Our class emphasizes the mathematical underpinnings of the models. We will review concepts from
linear algebra to verify the results of the R commands. This will help to make the models seems less
of a black box and better prepare you for future courses.

Topics
Clustering (2 weeks)
Dimension Reduction (2 weeks)
Text Mining (2 weeks)
Association Rules
Recommender System
Time Series (2 weeks)
Neural Networks
Spatial Analysis
How to Contact Me
The best way to get in touch with me is by email – aa4357@columbia.edu

You are welcome to ask questions about the course materials, lectures, homeworks, etc.

Keep in mind I’m busiest on Thursdays (before our class).


Office Hours
Office hours will be held on Zoom at 5PM EST on Sundays, starting on February 2nd.

In each module there will be a page for office hour that contains the link for that week’s Zoom. I will
wait until 5:30PM for students. If you arrive at 5:31PM or later, please email me and I will re-open
the Zoom.

The office hours are usually student directed (we talk about your questions). Occasionally I will do a
mini-lecture where I go more in depth about a topic that we could not cover in class.

Office hours are recorded as long as we have some attendance. You are not required to attend office
hours.

You are also welcome to email me to schedule an office hour by appointment. If you do this, please
suggest a few times that work for you.
Class Engagement
It is expected for you to attend each class in person. As we are designated on-campus, we are not
allowed to record lectures. In lieu of attendance, I use quizzes to record class engagement (10% of
your grade).

The quizzes are not meant to be difficult. They are usually 1-2 questions that reviews an important
concept from the previous lecture. You have 3 attempts to answer. The quiz opens at 5:30pm and is
due at the end of class. Missing 1 or 2 quizzes will not materially affect your final grade.

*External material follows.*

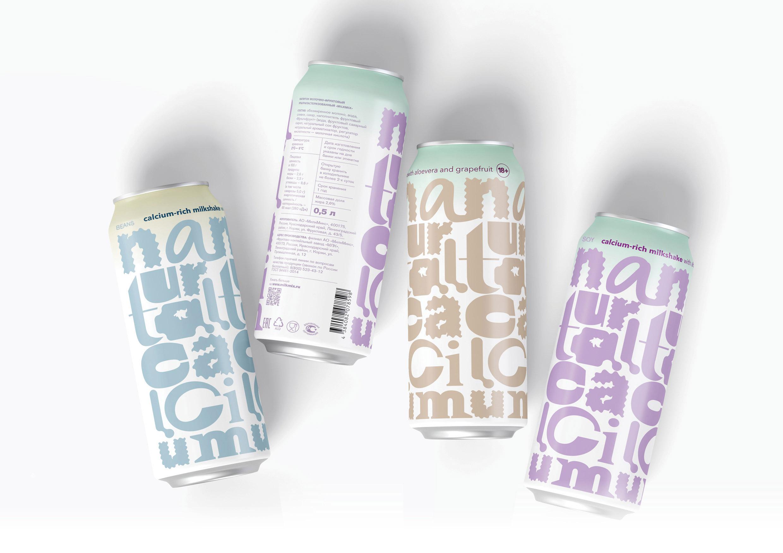 Natural Calcium Milkshake Cocktail Packaging Concept by Tanya Dunaeva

You will see
a link in the current week’s module for Class Engagement.

The quizzes will likely start on February 6th.


Get to Know Our TAs
We have 2 great TAs –

Umay Ayyub (umay.ayyub@columbia.edu)


Omead Eftekhari (oe2191@columbia.edu)

Please engage with them and get to know them (questions on homework, course and career).
Student Projects
We are required to submit team projects. Everyone is responsible for finding their own team. Please
target 4-5 team members. No more than 5 students per team. Please start thinking about your team
members. “I don’t know anyone in class” is not an excuse for forming a team.

The project is relatively open-ended. You are free to propose any topic you are interested in but you
must use techniques we covered in class (Frameworks I and/or II).

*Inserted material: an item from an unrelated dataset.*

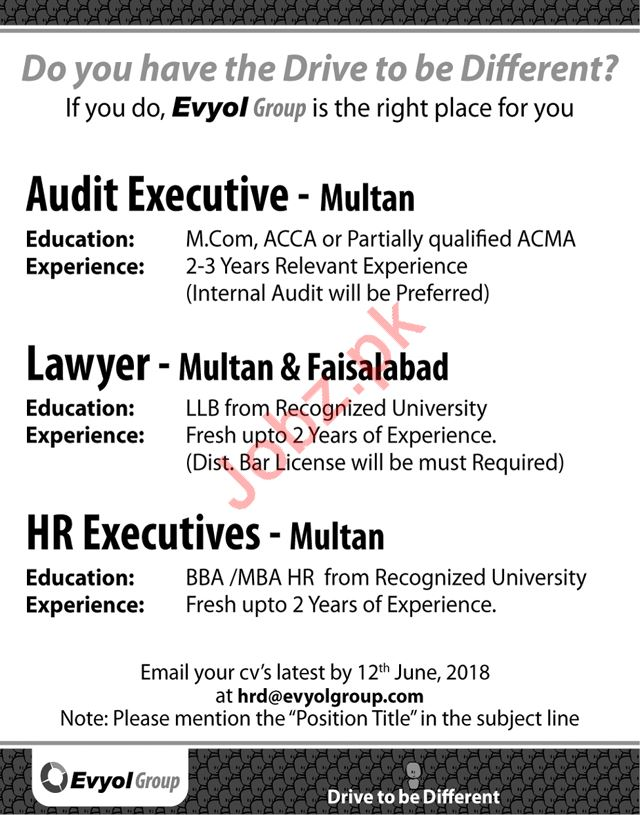 Evyol Group Job Opportunities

You are responsible for getting data on your own. Kaggle data is not allowed.

We also will not allow projects on Citi Bike, NYC Taxi or pairs trading with stocks.

The project proposal is due on March 8th where you will explain what you would like to do and share
your data with us so we can provide feedback.

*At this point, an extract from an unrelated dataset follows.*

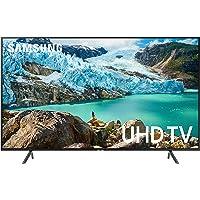 "Samsung UN65RU7100 65"" 4K Smart LED UHDTV"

You will present your project as a team on the last day of class (May 1st) . A final report with your
work and code will be due on May 4th.
Exams
Similar to Frameworks I, there is a mid-term exam that covers topics from the first few lectures. The
mid-term will open on Canvas on March 6th and close on March 13th. It will cover topics from
Modules 2-4 only (Clustering and Dimension Reduction).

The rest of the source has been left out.